Listed records =

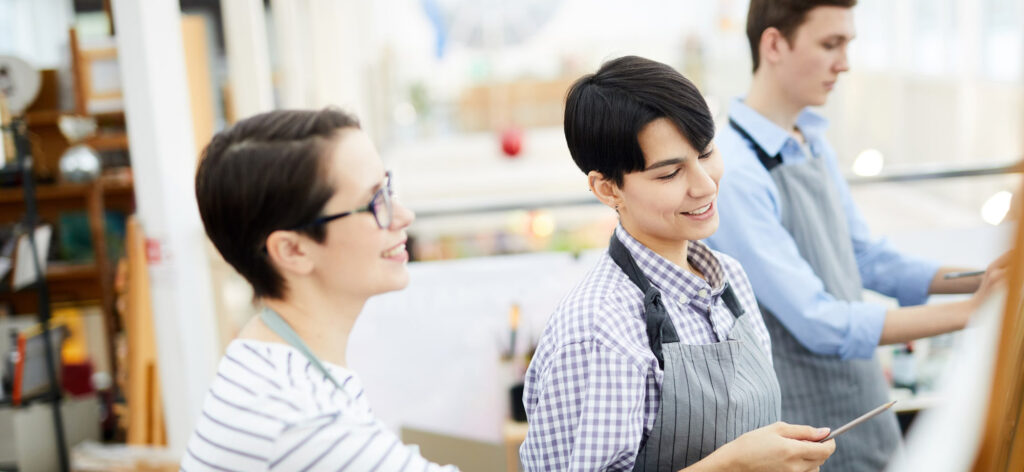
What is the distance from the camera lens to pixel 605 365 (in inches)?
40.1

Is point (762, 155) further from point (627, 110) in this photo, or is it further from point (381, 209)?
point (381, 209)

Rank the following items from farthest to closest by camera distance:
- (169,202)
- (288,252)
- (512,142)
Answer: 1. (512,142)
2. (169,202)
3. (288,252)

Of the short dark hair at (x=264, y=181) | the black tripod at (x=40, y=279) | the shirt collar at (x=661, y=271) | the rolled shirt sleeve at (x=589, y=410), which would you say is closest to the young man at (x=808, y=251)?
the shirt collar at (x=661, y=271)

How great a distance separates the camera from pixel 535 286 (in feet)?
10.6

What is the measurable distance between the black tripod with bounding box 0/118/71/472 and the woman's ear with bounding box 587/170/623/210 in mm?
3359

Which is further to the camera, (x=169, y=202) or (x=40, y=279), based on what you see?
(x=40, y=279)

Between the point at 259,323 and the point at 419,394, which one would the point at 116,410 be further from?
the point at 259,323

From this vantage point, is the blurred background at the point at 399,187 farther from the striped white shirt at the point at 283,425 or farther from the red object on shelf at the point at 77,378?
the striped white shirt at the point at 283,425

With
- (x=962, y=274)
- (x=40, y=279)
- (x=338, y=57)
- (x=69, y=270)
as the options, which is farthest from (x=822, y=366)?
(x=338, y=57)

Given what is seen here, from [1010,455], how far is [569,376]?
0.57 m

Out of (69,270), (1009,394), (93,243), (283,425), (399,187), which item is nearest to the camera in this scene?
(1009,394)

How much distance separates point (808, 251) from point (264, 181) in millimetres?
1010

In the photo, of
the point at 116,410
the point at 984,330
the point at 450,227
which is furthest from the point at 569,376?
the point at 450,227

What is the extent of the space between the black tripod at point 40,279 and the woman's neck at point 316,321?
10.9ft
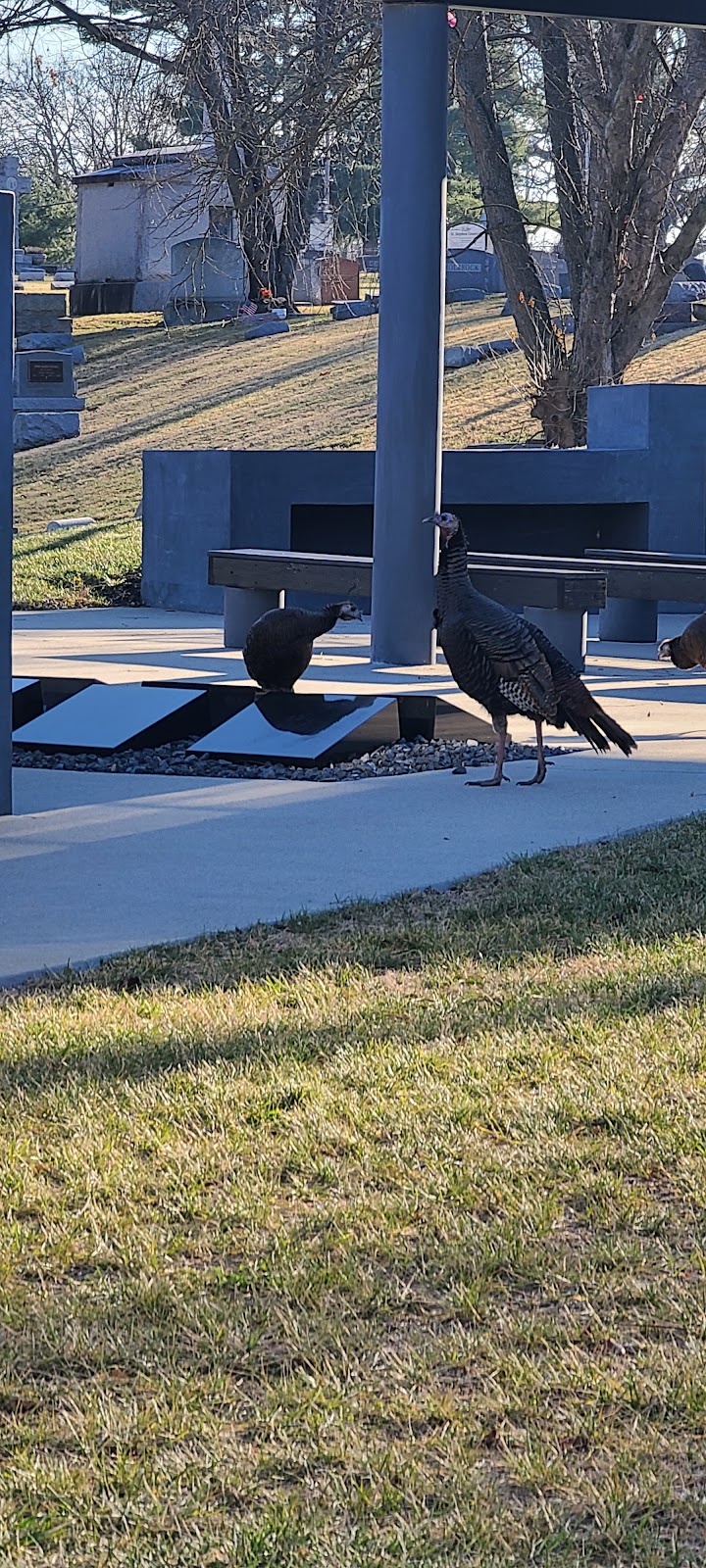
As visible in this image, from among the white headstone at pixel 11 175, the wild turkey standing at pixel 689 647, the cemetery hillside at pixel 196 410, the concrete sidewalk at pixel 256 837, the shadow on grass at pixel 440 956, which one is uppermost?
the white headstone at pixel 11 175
...
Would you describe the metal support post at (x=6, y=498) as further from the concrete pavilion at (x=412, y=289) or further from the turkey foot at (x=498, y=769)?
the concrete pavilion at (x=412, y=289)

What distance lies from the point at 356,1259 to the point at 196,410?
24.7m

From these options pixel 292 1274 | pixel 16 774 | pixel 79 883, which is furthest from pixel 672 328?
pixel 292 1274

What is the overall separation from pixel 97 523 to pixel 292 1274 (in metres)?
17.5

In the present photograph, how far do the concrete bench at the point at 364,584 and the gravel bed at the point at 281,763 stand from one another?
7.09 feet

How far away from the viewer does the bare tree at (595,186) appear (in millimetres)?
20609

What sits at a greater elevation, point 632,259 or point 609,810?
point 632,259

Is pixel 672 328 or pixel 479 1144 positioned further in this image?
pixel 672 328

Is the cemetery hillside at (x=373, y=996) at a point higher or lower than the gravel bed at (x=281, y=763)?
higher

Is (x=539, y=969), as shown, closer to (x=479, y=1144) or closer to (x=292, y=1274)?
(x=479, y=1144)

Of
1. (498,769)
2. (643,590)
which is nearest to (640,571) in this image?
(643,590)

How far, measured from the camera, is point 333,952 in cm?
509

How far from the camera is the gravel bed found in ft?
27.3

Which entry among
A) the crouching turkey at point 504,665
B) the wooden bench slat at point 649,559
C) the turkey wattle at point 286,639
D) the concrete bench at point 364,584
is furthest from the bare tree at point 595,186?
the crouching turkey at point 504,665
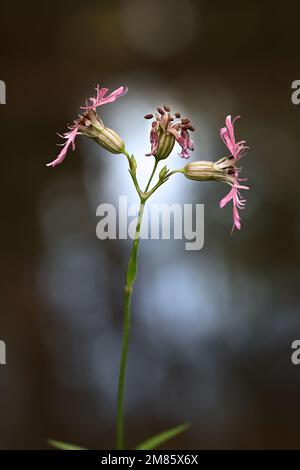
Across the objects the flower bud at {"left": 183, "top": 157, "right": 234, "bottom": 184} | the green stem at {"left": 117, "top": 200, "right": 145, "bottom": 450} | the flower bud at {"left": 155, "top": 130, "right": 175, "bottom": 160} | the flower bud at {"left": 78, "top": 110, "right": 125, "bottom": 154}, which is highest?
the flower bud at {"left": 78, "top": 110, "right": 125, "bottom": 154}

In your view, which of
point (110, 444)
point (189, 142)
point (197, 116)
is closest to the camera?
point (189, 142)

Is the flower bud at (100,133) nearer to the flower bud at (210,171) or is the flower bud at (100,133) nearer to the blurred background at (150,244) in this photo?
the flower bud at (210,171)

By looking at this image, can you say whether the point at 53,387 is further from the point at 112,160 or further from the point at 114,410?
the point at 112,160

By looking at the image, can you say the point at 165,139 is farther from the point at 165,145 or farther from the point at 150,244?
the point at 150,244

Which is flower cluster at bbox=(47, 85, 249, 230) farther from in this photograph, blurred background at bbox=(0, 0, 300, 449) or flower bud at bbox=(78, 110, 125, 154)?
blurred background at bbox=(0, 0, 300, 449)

What the task requires = Count the lines of the material above that contain the string "higher". Reply with the number alone.

Exercise answer = 2